First Principles Study of the Electronic and Vibrational Properties of LiNbO2

TL;DR

This study investigates the electronic structure, vibrational properties, and potential superconductivity mechanisms in LiNbO$_2$ using first-principles calculations, highlighting electron-phonon interactions and phonon mode characteristics.

Contribution

It provides a detailed first-principles analysis of LiNbO$_2$'s electronic and vibrational properties, including phonon modes and electron-phonon coupling relevant to superconductivity.

Findings

Dominant second neighbor hopping $t_2 = 100$ meV in the tight-binding model.

Identification of all zone-center phonon modes and their IR/Raman activity.

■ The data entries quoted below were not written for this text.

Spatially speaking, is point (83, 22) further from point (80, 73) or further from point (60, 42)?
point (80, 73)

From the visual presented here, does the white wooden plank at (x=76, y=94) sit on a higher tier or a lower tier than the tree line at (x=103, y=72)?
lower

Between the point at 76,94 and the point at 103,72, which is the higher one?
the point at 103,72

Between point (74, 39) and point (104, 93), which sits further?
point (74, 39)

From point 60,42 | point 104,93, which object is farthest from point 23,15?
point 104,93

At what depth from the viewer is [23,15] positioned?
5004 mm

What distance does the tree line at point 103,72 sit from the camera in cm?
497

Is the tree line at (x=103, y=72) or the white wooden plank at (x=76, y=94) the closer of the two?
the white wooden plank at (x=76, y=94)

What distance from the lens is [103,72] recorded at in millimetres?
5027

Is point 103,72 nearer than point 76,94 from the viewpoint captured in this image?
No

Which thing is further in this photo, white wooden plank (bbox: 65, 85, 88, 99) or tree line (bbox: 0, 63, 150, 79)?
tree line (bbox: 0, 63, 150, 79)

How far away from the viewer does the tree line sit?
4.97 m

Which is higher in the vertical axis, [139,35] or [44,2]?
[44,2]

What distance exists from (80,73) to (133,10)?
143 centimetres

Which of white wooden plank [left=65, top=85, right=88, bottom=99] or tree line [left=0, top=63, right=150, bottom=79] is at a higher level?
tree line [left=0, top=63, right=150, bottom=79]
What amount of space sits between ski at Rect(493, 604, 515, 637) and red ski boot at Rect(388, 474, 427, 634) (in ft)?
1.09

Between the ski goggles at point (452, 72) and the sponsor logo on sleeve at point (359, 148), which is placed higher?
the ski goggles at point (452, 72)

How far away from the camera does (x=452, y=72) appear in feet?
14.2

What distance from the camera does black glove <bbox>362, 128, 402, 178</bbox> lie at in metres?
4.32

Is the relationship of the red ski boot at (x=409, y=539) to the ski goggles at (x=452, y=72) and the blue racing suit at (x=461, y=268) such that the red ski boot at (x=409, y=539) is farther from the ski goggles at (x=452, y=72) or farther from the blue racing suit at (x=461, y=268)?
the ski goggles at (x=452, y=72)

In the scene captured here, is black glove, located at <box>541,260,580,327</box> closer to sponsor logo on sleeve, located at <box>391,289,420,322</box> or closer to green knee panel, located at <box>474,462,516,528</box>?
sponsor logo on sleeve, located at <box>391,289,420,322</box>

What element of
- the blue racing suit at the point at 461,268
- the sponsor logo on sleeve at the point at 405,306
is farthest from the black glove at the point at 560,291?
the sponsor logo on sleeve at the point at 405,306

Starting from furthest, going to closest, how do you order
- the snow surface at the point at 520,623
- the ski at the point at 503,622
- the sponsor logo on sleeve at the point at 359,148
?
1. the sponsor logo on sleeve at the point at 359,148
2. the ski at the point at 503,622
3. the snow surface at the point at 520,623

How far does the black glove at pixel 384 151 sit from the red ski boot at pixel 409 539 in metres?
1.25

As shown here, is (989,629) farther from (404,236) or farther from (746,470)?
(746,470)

Significant anisotropy in Born effective charges indicating interlayer coupling.

Abstract

In the layered transition metal oxide LiNbO$_2$ the Nb$^{3+}$ ($4d^2$) ion is trigonal-prismatically coordinated with O ions, with the resulting crystal field leading to a single band system for low energy properties. A tight-binding representation shows that intraplanar second neighbor hopping $t_2 = 100$ meV dominates the first neighbor interaction ($t_1 = 64$ meV). The first and third neighbor couplings are strongly modified by oxygen displacements of the symmetric Raman-active vibrational mode, and electron-phonon coupling to this motion may provide the coupling mechanism for superconductivity in Li-deficient samples (where $T_c = 5$ K). We calculate all zone-center phonon modes, identify infrared (IR) and Raman active modes, and report LO-TO splitting of the IR modes. The Born effective charges for the metal ions are found to have considerable anisotropy reflecting the degree to which the ions participate in interlayer coupling and covalent bonding. Insight into the microscopic origin of the valence band density, composed of Nb $d_{z^2}$ states with some mixing of O $2p$ states, is obtained from examining Wannier functions for these bands.